• _AIM OF THE TASK_
Write out the lines below word for word, leaving the pictures out of your answer.

(Caption-style text data)
_ _ _ _ _ _ _

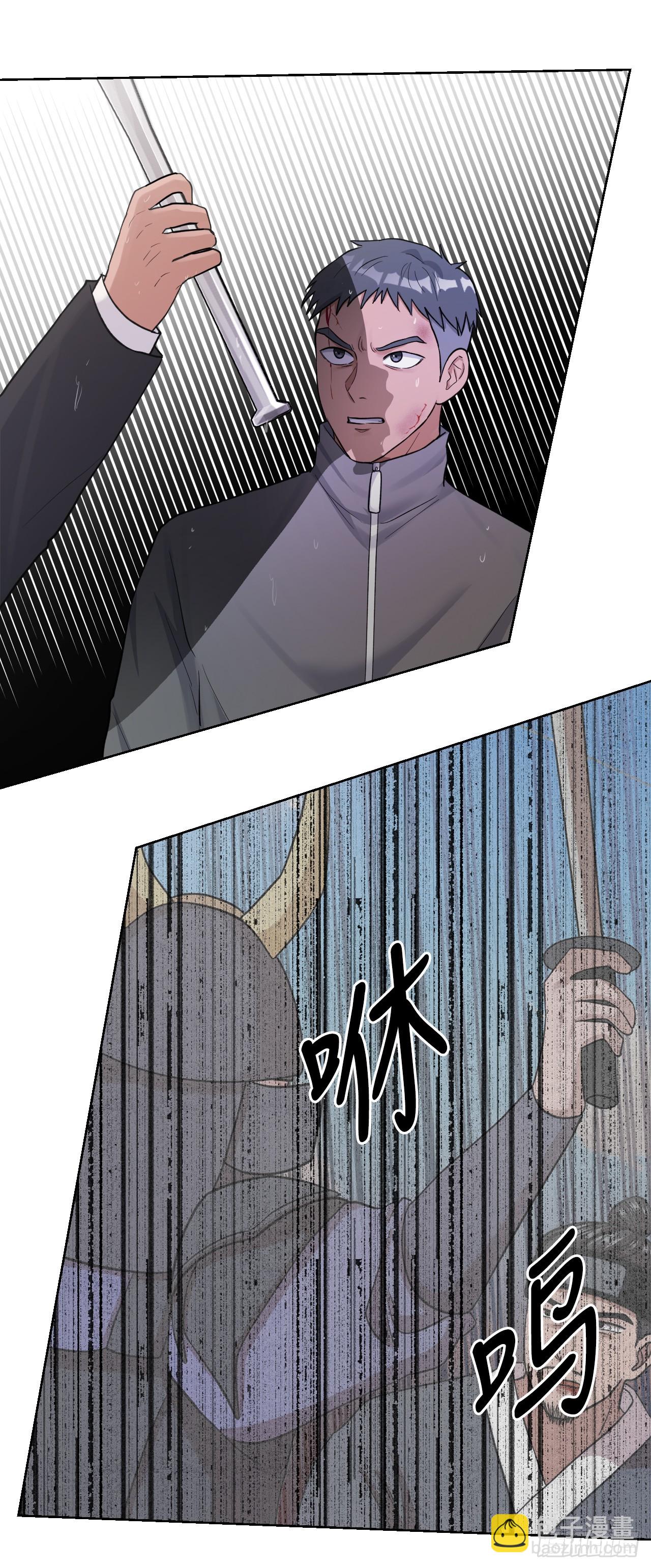 45.回家(1/2)-第46话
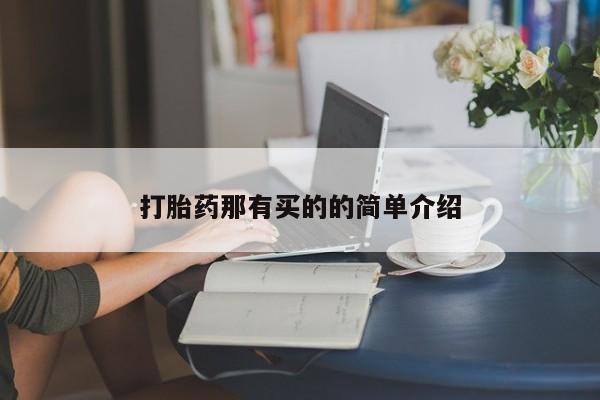 哪里有流产药联系方式打胎药那有买的的简单介绍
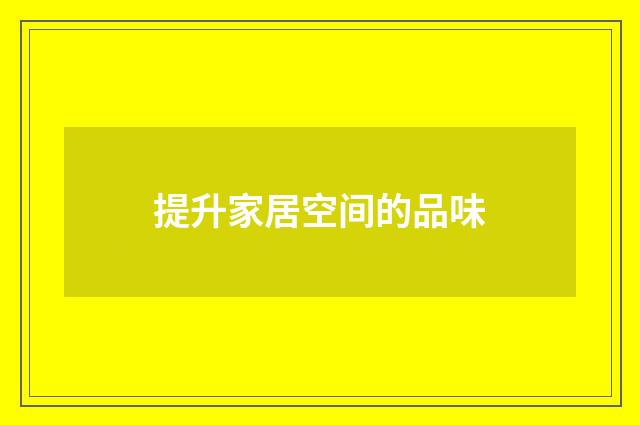 提升家居空间的品味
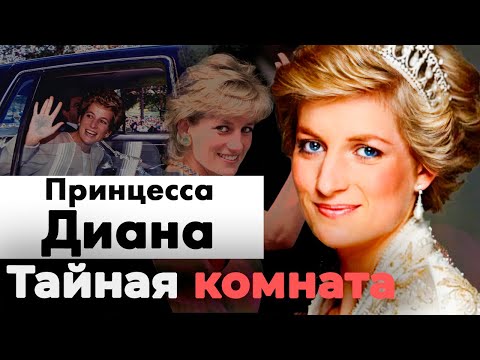 Тайная комната принцессы Дианы | Что до сих пор скрывают о гибели королевы сердец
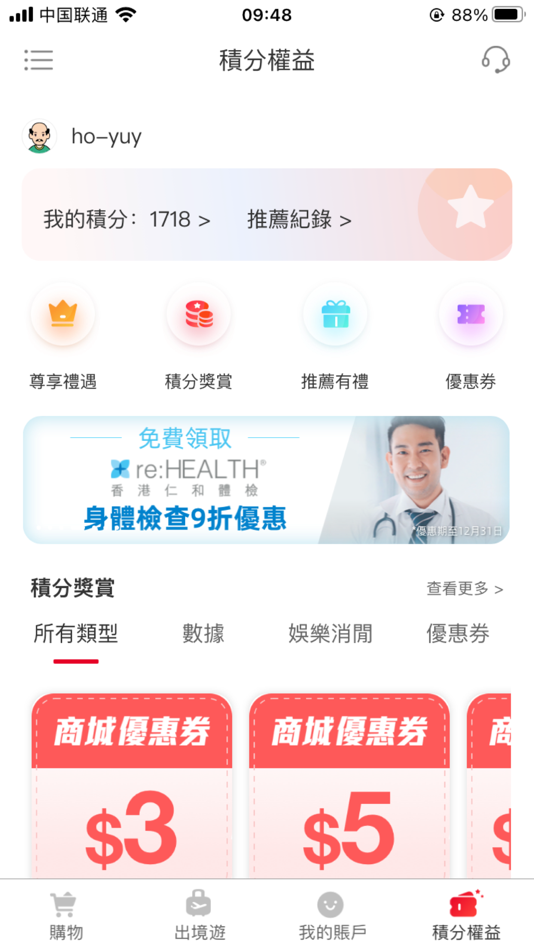 #4. MyCUniq (iOS) 由: china unicom global limited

_ _ _ _ _ _ _

• _SOLUTION FOR THIS TASK_
 45.回家(1/2)-第46话
 哪里有流产药联系方式打胎药那有买的的简单介绍
 提升家居空间的品味
 Тайная комната принцессы Дианы | Что до сих пор скрывают о гибели королевы сердец
 #4. MyCUniq (iOS) 由: china unicom global limited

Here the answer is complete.